6. The method of claim 1 further comprising:
diverting a portion of said gas portion from said compressor;
wherein a remaining portion of said gas portion is passed through said compressor.
7. The method of claim 1 further comprising:
diverting a portion of said gas portion that has been passed through said compressor;
wherein a remaining portion of said gas portion is recombined with said remainder of said multiphase flow.
9. The method of claim 8 wherein diversion of said gas portion from said multiphase flow includes applying centrifugal force to said multiphase flow to separate said gas portion from said multiphase flow.
10. The method of claim 8 further comprising:
removing liquid droplets from said gas portion that was diverted from said multiphase flow; and
returning said liquid droplets to said remainder of said multiphase flow prior to passing said remainder of said multiphase flow through said pump.
11. The method of claim 8 further comprising:
monitoring the liquid level in said flow divider; and
adjusting the pump speed to substantially maintain a desired liquid level range in said flow divider.
13. The system of claim 12 further comprising a gas scrubber interposed between said flow divider and said compressor, said gas scrubber adapted to remove liquid droplets from said gas portion and to return said liquid droplets to said remainder of said multiphase flow.
14. The system of claim 12 further comprising a liquid level measurement device adapted to monitor the liquid level in said flow divider.
15. The system of claim 14 wherein said liquid level measurement device is a differential pressure indicator.
16. The system of claim 14 further comprising a programmable logic controller in electrical communication with said liquid level measurement device and said pump, said programmable logic controller adapted to adjust the pump speed based on the liquid level in said flow divider.
17. The system of claim 12 wherein the velocity of said multiphase flow entering at least one side opening of said flow divider creates centrifugal forces that initially force a liquid portion of said remainder against the sides of said flow divider while said gas portion remains substantially in the center of said flow divider.
18. The system of claim 12 further comprising an expansion vessel in fluid communication with said flow divider such that said expansion vessel receives an excess portion of said remainder when said remainder reaches a predetermined level in said vessel of said flow divider.
19. The system of claim 12 further comprising a liquid trapping vessel interposed between said pump and said recombining device, said liquid trapping vessel adapted to send a portion of said remainder back to said pump to maintain a sufficient seal.
20. The system of claim 12 wherein said recombining device is a recombination manifold comprised of a wye section and an eduction tube.

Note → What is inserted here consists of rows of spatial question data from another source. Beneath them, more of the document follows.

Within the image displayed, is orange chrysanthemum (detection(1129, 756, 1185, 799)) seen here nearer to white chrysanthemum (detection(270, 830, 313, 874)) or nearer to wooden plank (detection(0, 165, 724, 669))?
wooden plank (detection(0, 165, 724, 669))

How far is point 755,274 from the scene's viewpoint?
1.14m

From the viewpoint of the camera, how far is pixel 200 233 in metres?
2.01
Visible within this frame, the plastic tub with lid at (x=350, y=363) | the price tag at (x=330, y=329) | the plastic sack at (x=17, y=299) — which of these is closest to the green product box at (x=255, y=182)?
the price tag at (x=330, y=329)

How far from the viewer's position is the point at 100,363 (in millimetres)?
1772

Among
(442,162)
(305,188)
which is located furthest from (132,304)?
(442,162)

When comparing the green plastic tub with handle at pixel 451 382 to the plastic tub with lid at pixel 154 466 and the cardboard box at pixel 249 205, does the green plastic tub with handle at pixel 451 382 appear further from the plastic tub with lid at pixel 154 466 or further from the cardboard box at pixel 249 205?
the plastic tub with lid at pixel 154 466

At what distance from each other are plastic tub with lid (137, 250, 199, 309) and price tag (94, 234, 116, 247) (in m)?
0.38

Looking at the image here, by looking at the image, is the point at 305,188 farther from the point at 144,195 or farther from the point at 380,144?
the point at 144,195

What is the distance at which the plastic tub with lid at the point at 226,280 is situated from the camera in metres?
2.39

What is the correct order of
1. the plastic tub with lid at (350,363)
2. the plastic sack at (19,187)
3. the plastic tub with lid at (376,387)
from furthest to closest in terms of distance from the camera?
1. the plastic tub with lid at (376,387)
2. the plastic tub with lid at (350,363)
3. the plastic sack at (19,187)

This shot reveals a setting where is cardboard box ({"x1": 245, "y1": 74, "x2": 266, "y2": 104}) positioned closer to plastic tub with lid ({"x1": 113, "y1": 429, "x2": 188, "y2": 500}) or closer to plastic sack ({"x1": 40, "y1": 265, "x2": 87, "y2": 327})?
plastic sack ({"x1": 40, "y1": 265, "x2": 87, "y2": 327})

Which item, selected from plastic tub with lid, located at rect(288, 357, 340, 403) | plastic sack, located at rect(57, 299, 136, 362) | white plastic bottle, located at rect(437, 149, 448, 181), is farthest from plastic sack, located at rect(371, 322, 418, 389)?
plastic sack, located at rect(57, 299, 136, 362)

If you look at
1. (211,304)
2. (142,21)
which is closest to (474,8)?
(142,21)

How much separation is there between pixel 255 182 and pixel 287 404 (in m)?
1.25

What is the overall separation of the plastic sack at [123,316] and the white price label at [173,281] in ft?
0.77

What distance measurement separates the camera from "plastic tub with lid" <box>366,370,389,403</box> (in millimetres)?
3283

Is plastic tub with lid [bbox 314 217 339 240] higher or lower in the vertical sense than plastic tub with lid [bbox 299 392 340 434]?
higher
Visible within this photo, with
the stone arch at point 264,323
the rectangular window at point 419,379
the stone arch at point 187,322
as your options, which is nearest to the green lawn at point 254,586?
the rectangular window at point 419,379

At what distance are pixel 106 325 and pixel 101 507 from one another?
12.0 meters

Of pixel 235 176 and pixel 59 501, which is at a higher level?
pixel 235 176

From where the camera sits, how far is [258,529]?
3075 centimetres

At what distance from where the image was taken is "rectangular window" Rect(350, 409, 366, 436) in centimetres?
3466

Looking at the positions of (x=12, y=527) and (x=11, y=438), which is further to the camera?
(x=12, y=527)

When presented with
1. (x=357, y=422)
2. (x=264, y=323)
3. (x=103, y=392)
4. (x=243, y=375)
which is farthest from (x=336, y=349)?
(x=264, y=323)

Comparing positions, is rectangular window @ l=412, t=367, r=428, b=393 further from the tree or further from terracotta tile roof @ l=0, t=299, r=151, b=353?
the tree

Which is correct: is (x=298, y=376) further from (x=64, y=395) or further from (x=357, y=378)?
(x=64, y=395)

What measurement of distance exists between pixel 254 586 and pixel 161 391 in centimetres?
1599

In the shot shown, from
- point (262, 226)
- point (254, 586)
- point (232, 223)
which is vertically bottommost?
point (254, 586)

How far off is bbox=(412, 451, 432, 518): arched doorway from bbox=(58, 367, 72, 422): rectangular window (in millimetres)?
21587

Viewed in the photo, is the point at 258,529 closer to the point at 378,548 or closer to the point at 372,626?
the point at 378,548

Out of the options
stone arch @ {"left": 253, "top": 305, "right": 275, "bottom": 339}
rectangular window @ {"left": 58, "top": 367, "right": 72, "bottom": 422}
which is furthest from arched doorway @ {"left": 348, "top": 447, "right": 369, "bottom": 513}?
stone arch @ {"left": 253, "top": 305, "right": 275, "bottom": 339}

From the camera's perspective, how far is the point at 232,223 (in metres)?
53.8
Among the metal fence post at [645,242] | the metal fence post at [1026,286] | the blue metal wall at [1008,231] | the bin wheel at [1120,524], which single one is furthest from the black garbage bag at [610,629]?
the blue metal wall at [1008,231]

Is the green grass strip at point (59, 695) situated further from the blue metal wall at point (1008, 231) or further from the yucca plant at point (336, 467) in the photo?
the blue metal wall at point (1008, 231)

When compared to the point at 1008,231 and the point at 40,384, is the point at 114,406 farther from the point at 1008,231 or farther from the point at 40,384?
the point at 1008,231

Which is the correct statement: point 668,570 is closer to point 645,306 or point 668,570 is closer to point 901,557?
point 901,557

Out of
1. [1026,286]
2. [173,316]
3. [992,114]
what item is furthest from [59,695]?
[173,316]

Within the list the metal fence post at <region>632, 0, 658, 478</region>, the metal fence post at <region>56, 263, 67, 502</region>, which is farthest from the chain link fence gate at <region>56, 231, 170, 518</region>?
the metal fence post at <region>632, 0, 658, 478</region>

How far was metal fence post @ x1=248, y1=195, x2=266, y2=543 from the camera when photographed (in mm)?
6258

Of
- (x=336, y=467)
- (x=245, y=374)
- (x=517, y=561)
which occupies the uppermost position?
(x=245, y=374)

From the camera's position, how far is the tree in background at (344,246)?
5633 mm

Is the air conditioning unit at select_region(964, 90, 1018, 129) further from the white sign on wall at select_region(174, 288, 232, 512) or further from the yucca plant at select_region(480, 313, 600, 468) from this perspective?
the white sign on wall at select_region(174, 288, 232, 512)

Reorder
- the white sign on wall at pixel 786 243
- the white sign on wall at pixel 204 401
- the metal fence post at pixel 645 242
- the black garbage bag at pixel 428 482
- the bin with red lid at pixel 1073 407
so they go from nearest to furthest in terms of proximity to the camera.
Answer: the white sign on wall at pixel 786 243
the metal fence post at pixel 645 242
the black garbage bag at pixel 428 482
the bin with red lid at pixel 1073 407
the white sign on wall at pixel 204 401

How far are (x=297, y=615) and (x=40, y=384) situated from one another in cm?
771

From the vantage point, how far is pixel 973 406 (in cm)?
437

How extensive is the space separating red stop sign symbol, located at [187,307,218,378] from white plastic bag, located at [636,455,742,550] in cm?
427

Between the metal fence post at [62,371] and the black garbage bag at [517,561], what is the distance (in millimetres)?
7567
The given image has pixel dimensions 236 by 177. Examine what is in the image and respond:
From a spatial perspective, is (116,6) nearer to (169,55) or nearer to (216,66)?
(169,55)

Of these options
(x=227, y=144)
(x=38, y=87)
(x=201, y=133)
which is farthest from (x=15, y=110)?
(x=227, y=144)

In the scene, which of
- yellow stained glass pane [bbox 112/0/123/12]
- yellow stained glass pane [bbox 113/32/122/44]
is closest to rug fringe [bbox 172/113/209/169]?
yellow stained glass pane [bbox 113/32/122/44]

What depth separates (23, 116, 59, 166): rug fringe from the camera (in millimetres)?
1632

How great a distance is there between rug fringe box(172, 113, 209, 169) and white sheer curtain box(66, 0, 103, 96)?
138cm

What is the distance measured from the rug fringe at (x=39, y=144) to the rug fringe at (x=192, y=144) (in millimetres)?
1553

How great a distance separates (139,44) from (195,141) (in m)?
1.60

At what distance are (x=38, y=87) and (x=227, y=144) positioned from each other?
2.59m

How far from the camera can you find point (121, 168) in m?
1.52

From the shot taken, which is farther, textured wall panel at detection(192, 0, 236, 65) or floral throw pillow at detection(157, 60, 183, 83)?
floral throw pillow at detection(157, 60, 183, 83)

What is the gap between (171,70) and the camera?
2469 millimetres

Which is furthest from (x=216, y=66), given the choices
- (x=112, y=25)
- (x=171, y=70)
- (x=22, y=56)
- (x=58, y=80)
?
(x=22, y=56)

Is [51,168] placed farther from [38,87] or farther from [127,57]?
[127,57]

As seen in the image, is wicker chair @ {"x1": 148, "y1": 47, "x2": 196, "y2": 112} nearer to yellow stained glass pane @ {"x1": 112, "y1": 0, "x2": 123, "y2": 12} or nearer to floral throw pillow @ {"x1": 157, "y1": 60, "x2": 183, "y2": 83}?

This application is a continuation of U.S. application Ser. No. 09/186,007 filed Nov. 4, 1998 now U.S. Pat. No. 6,164,308, which claims the benefit of U.S. Provisional Application No. 60/098,238, filed Aug. 28, 1998. Both of these prior applications are incorporated herein by reference.

The present invention relates generally to a method and system for transferring a multiphase flow in a single pipe and, more particularly, to a method and system for parallel pressure boosting of the gas and liquid phases of a multiphase flow. A multiphase flow may include a gas phase, a liquid phase, and a solid phase. For example, pumping for oil may induce a multiphase flow which is comprised of oil, water, and natural gas. In fact, pumping for oil may induce a multiphase flow which is comprised of at least 95 percent natural gas and less than 5 percent oil.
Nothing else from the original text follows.